Spatial question entries:
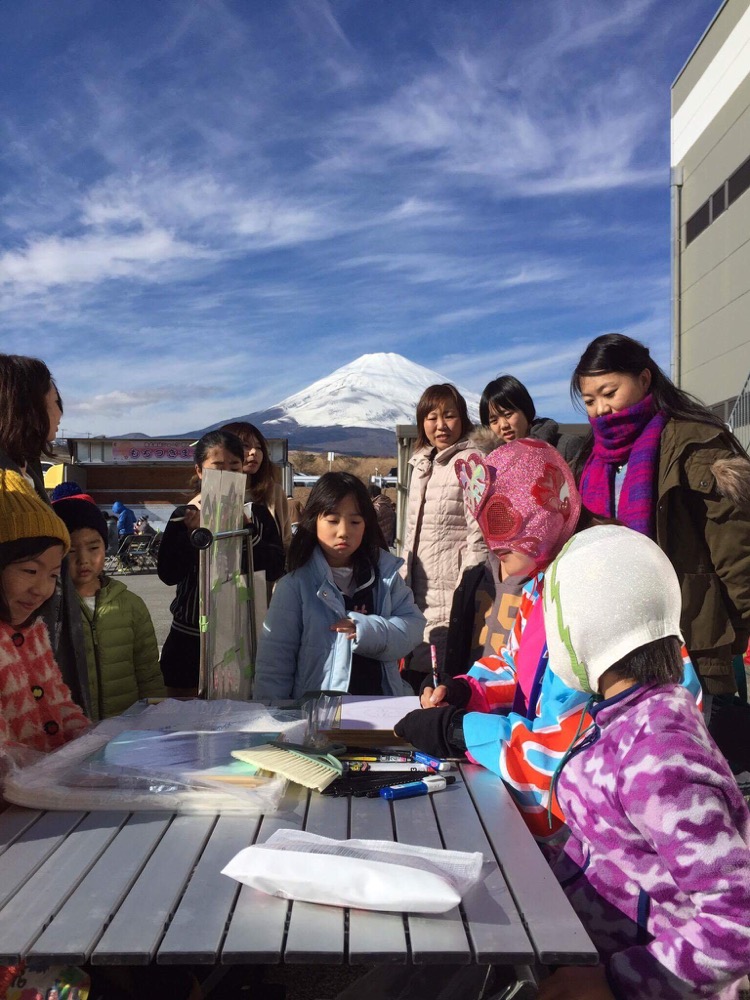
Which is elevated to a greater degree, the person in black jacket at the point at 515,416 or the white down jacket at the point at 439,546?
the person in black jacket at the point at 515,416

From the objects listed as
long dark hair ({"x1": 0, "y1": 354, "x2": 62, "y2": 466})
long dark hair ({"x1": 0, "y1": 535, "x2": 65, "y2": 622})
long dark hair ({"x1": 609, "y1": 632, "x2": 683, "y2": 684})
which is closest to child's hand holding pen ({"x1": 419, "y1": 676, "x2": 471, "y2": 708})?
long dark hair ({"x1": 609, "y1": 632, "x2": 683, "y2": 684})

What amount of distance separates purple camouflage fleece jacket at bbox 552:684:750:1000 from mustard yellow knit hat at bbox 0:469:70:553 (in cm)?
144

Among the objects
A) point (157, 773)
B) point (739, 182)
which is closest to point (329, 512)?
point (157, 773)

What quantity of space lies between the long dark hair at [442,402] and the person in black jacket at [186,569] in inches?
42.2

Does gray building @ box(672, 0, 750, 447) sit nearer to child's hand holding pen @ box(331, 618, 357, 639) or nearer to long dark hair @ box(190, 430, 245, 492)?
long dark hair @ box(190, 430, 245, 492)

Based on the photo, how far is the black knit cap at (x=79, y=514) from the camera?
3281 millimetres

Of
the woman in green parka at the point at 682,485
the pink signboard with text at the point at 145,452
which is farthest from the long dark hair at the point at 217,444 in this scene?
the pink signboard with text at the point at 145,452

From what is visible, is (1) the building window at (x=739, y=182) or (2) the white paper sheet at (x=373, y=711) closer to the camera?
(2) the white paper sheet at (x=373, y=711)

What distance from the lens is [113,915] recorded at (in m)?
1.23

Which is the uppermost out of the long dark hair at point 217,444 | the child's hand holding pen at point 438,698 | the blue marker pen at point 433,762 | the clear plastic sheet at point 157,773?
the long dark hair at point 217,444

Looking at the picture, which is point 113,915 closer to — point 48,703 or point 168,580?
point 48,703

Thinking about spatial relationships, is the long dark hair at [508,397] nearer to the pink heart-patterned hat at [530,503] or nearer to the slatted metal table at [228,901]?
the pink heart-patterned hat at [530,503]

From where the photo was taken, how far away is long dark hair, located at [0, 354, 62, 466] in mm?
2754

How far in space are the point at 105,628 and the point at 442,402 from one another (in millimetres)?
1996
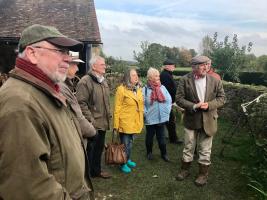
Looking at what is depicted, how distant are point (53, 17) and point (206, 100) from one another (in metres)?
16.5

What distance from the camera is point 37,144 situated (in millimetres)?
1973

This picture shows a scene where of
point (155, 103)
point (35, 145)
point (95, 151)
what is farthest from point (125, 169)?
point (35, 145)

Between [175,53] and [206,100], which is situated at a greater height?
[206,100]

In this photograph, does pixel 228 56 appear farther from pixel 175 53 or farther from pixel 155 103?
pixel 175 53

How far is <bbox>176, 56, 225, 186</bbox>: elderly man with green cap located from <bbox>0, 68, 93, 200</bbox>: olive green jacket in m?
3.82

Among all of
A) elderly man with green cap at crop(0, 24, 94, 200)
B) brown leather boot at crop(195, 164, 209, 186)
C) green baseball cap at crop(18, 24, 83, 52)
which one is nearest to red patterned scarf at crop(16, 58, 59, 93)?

AIM OF THE EXERCISE: Copy out the records from the line that contains "This picture shows a scene where of" through the last line of the records, both ends included, keeping each record's wording unchanged. Scale every number in the answers (coordinates, box values and distances) by 0.85, rounding each result half up to the same number of decimal places as the original.

THE ANSWER:
This picture shows a scene where of
point (155, 103)
point (35, 145)
point (95, 151)
what is farthest from point (125, 169)?
point (30, 123)

Between [175,53] and [206,100], which is situated at a greater height?
[175,85]

In this photograph, does pixel 228 56 appear farther from pixel 175 53 or farther from pixel 155 103?
pixel 149 45

How far is <bbox>176, 56, 225, 186</bbox>: elderly man with green cap located from <bbox>0, 68, 93, 200</bbox>: olive green jacket in m?
3.25

Among all of
A) elderly man with green cap at crop(0, 24, 94, 200)
B) brown leather boot at crop(195, 164, 209, 186)
C) green baseball cap at crop(18, 24, 83, 52)
which one is nearest to red patterned scarf at crop(16, 58, 59, 93)?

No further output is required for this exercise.